SnRK2.8-Mediated Phosphorylation Is Important for the Nuclear Import of NPR1. (A) and (B) SAR induction in npr1-2 mutant expressing T373A-GFP or S589A-GFP gene fusions. Four-week-old plants grown in soil were used for pathogen infection. Thr-373 (A) or Ser-589 (B) of NPR1 was mutated to alanine and overexpressed driven by the CaMV 35S promoter in npr1-2 mutant. Bacterial cell counting was performed as described in Figure 1E. Four measurements were averaged and statistically treated using Student's t test (*P < 0.01). Bars indicate sd. (C) and (D) Nucleo-cytoplasmic distribution of T373A-GFP and S589A-GFP in pathogen-infected plants. Plants used were identical to those described in (A) and (B). The 35S:T373A-GFP (C) and 35S:S589A-GFP (D) transgenic plants were infected as described in Figure 5A. The α-tubulin and Η3 proteins were immunologically detected as described in Figure 5C. NPR1-GFP, T373A-GFP, and S589A-GFP proteins were detected using an anti-GFP antibody.

Figure 7.

SnRK2.8-Mediated Nuclear Import of NPR1 Is Not Directly Linked with SA. In (A) to (C), band intensities of three blots were averaged and statistically analyzed (t test, *P < 0.01).
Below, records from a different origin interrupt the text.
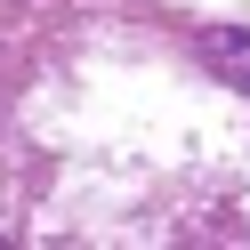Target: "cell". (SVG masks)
<instances>
[{
    "label": "cell",
    "mask_w": 250,
    "mask_h": 250,
    "mask_svg": "<svg viewBox=\"0 0 250 250\" xmlns=\"http://www.w3.org/2000/svg\"><path fill=\"white\" fill-rule=\"evenodd\" d=\"M194 57H202V65H210L226 89H242V97H250V33H226V24H210V33L194 41Z\"/></svg>",
    "instance_id": "1"
}]
</instances>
Bars indicate sd. (A) Nucleo-cytoplasmic distribution of SnRK2.8 in pathogen-infected plants. A MYC-SnRK2.8 gene fusion was overexpressed driven by the CaMV 35S promoter in Col-0 plant. Plants were infected as described in Figure 5A. MYC-SnRK2.8, α-tubulin, and Η3 proteins were detected as described in Figure 5C. (B) Elevation of SnRK2.8 activity after pathogen infection. Four-week-old 35S:MYC-SnRK2.8 transgenic plants grown in soil were infected with Pst DC3000/avrRpt2 cells. Two upper leaves were harvested 24 h after infection for immunoprecipitation of MYC-SnRK2.8 proteins. Five micrograms of recombinant MBP-NPR1 proteins was mixed with immunoprecipitated MYC-SnRK2.8 proteins and incubated as described in Figure 4A. MBP-NPR1 and MYC-SnRK2.8 proteins in the reaction mixtures were detected by Coomassie blue staining (CB) and immunoblot hybridization (IB), respectively (upper panel). Band intensities were quantitated using the ImageJ software (lower panel). Relative radioactivity (RA) to the amount of MYC-SnRK2.8 protein was displayed. (C) Effects of SA on SnRK2.8 activity. Two-week-old 35S:MYC-SnRK2.8 transgenic plants grown on MS-agar plates were treated with 0.5 mM SA as described in Figure 2A. Whole plants were harvested 24 h after SA treatment for immunoprecipitation of MYC-SnRK2.8 proteins. Five micrograms of recombinant MBP-NPR1 proteins was mixed with immunoprecipitated MYC-SnRK2.8 proteins and incubated as described in Figure 4A. MBP-NPR1 and MYC-SnRK2.8 proteins were immunologically detected and quantitated as described in (B). (D) Nucleo-cytoplasmic distribution of NPR1 in SA-treated plant cells. Two-week-old plants grown on MS-agar plates were treated with 0.5 mM SA for 24 h. Whole plants were used for cell fractionation. MYC-NPR1, α-tubulin, and Η3 proteins were immunologically detected as described in Figure 5C.

Figure 8.

SnRK2.8 Is Required for NPR1 Activation during SAR. SnRK2.8 modulates the nuclear import of NPR1 in inducing SAR. In this signaling network, the SnRK2.8-mediated NPR1 activation is integrated with SA signaling to ensure SAR to occur in distal tissues. The signaling steps examined or elucidated in this work are indicated by bold arrows.